What is open government? In the most basic sense, it’s the notion that the people have the right to access the documents and proceedings of government. The idea that the public has a right to scrutinize and participate in government dates at least to the Enlightenment, and is enshrined in both the U.S. Declaration of Independence and U.S. Constitution. Its principles are recognized in virtually every democratic country on the planet.

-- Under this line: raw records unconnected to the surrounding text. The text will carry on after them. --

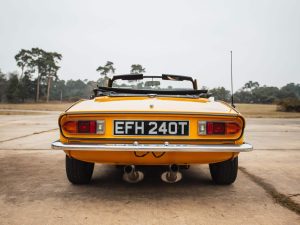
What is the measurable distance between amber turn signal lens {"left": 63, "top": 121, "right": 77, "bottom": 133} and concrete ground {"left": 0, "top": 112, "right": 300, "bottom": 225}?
1.91ft

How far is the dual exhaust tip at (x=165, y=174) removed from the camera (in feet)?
8.84

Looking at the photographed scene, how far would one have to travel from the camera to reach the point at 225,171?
296cm

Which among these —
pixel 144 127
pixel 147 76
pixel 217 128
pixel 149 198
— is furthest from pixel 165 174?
pixel 147 76

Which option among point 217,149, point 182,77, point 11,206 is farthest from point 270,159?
point 11,206

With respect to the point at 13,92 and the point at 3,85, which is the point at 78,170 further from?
the point at 3,85

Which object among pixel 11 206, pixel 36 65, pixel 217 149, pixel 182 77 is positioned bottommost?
pixel 11 206

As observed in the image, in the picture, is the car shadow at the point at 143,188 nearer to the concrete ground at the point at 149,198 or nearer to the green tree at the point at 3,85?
the concrete ground at the point at 149,198

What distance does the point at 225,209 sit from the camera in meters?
2.35

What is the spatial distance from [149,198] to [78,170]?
767 mm

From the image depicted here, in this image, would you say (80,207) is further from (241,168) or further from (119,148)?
(241,168)

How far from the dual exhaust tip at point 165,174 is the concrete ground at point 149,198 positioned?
0.13 meters

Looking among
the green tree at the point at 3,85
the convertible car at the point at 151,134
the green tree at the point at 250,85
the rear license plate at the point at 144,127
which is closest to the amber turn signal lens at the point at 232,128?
the convertible car at the point at 151,134

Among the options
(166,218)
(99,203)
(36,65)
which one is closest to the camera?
(166,218)

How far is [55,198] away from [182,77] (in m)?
2.46
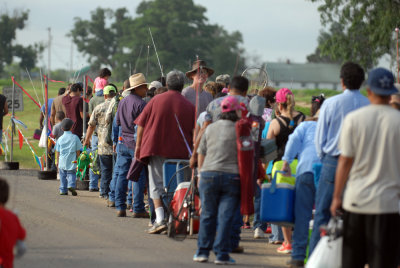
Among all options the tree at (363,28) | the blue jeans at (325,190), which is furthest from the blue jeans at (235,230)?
the tree at (363,28)

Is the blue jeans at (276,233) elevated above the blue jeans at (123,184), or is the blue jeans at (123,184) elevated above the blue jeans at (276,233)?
the blue jeans at (123,184)

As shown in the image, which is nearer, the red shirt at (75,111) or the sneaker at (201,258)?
the sneaker at (201,258)

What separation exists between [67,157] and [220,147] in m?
7.12

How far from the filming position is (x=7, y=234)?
6.36 m

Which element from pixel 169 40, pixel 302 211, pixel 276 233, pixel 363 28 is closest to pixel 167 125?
pixel 276 233

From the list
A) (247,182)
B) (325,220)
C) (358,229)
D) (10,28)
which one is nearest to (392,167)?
(358,229)

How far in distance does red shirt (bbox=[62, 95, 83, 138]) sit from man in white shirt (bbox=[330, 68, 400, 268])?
11.7 metres

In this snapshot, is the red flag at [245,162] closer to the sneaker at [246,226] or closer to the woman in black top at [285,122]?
the woman in black top at [285,122]

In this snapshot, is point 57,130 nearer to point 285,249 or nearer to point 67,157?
point 67,157

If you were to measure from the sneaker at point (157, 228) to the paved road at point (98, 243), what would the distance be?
0.32 ft

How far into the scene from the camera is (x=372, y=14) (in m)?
38.9

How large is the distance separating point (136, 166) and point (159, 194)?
0.83m

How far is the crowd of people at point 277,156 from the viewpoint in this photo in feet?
21.7

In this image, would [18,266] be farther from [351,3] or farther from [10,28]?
[10,28]
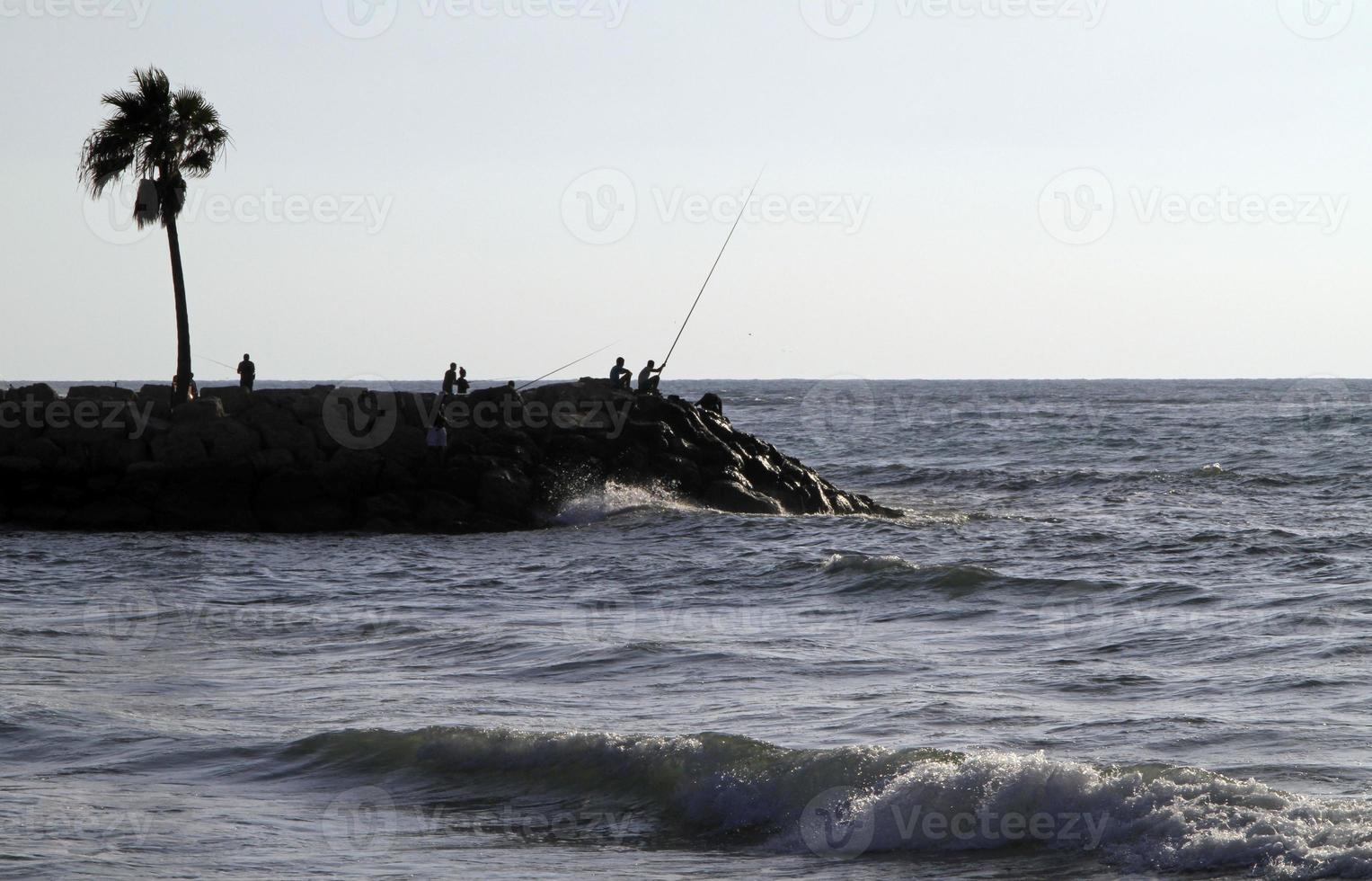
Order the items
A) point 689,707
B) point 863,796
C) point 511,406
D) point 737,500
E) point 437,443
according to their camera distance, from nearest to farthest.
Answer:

But the very meaning of the term continues to evolve. The concept of open government has been influenced-for the better-by the open source software movement, and taken on a greater focus for allowing participation in the procedures of government. Just as open source software allows users to change and contribute to the source code of their software, open government now means government where citizens not only have access to information, documents, and proceedings, but can also become participants in a meaningful way. Open government also means improved communication and operations within the various branches and levels of government. More sharing internally can lead to greater efficiency and accountability.
The subtitle of this book is ‘Transparency, Participation, and Collaboration in Practice.’ The terms were borrowed from President Barack Obama’s memorandum on transparency and open government, issued his first day in office. In it, he committed the U.S. government to ‘establish a system of transparency, public participation, and collaboration.’
Obama’s memo was a signal moment in the history of open government, issued by a president who gained office in part by opening his campaign to allow his supporters to shape its message, actions, and strategy using online tools. The movement to make this happen, which goes back to the earliest days of the World Wide Web, is now generally called ‘Government 2.0’.